Wie bereits ausgeführt, trägt ein hochsteriler Operationssaal mit Reinluftkabinencharakter (Partikelzahl <5 KBE/m3 Luft) fundamental zur Vermeidung von postoperativen Infektionen nach primär aseptischem Gelenkersatz bei. Diese Voraussetzungen sind nach allen Regeln der Technik durch einen gerichteten Luftstrom (laminar air flow), häufigen Luftwechsel und den Einsatz von Schwebstofffiltern entsprechend den Vorschriften der DIN 1946, Teil 4 zu erreichen [10, 40].

Resumee

Empfehlung für einen Einsatz von Reinluftkabinen beim aseptischen totalendoprothetischen Gelenkersatz in der Orthopädie: Evidenzgrad A.

Fazit für die Praxis

Die Datenlage bezüglich Indikation, Art und Dauer der perioperativen Prophylaxe bei aseptischen Eingriffen in der Orthopädie ist für viele Bereiche nach wie vor unklar und bedarf weiterer Studien. Es besteht keine Evidenz für den Nutzen eines generellen Einsatzes von Antibiotika in der perioperativen Infektionspropylaxe bei unkomplizierten aseptischen Operationen ohne Einlage von Fremdmaterial.

Bei Einbringen von Fremdmaterial ist nach Meinung der meisten Expertengruppen wegen der potentiell bedrohlichen und schwerwiegenden Folgen für das Operationsergebnis und die Lebensqualität des Patienten eine generelle antibiotische perioperative Prophylaxe mit einem Cephalosporin der I. Generation (Cefazolin einmal 2 g i.v.) auch bei primär aseptischem Vorgehen sinnvoll.

Es besteht klare Evidenz für den Nutzen und die medizinische Sinnhaftigkeit einer perioperativen Antibiotikaprophylaxe mit Cephalosporinen der 1. oder 2. Generation (Cefazolin einmal 2 g i.v., Cefuroxim einmal 1,5 g i.v.) bei primär aseptischer Versorgung der Schenkelhalsfraktur und bei totalendoprothetischem Gelenkersatz in der Orthopädie. Cephalosporine der 2. Generation sind solchen der 1. Generation für diese Indikation nicht überlegen.

Die Prophlyaxe sollte ca. 30 min vor dem Hautschnitt bzw. spätestens 10 min vor Anlegen der Blutsperre infundiert werden. Die Anwendung von Glykopeptiden ist auf besondere Indikationen (β-Laktam-Allergie, hohes MRSA-/MRSE-Risiko) zu beschränken. Ein prophylaktischer Einsatz von Lokalantibiotika im Knochenzement wird nicht empfohlen.
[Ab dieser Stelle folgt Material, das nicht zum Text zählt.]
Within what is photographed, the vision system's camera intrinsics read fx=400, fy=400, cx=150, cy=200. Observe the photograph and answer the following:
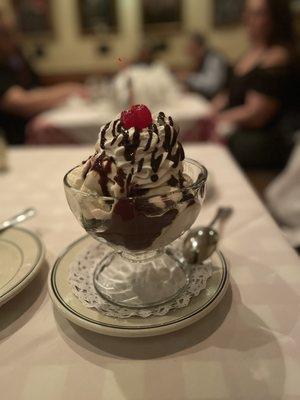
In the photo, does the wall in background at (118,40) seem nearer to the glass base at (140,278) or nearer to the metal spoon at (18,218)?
the metal spoon at (18,218)

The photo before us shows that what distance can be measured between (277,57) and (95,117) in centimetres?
106

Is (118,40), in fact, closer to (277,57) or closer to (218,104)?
(218,104)

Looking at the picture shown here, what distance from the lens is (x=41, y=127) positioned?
2.02 metres

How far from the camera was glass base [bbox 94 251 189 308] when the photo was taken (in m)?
0.57

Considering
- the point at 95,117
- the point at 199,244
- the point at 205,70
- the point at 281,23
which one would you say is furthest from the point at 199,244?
the point at 205,70

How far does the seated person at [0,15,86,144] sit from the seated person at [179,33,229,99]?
5.97 ft

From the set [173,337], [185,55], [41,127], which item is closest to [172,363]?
[173,337]

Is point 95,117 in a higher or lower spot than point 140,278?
lower

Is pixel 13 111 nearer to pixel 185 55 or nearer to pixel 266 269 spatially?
pixel 266 269

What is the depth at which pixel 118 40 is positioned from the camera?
15.0ft

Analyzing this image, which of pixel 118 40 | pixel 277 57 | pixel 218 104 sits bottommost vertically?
pixel 218 104

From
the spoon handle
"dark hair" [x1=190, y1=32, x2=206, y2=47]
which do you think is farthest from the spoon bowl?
"dark hair" [x1=190, y1=32, x2=206, y2=47]

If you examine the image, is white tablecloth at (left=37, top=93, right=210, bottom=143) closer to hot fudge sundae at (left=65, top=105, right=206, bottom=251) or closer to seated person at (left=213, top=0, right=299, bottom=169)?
seated person at (left=213, top=0, right=299, bottom=169)

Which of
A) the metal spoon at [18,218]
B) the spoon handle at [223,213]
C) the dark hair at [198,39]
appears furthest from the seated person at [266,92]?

Die Antibiotikaprophylaxe wird üblicherweise als „single shot“ verabreicht, bei einer Operationsdauer von >3 h erfolgt eine erneute Applikation. Es besteht keine Evidenz für die Sinnhaftigkeit einer über 24 h hinaus fortgeführten perioperativen Antibiotikaprophylaxe bei primär aseptischen Eingriffen in der Orthopädie.
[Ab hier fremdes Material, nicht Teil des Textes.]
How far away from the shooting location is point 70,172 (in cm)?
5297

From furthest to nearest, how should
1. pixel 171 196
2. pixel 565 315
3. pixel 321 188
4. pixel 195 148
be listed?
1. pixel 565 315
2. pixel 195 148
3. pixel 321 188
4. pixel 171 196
Entsprechend den Erkenntnissen der aktuell verfügbaren Studien ist die Verwendung von Reinluftkabinen beim totalendoprothetischen Gelenkersatz dringend anzuraten, um das postoperative Infektionsrisiko zu minimieren. Diesem Vorgehen kommt nach Erkenntnissen aus evidenzbasierten Studien eminente Bedeutung für die Infektionsprävention zu.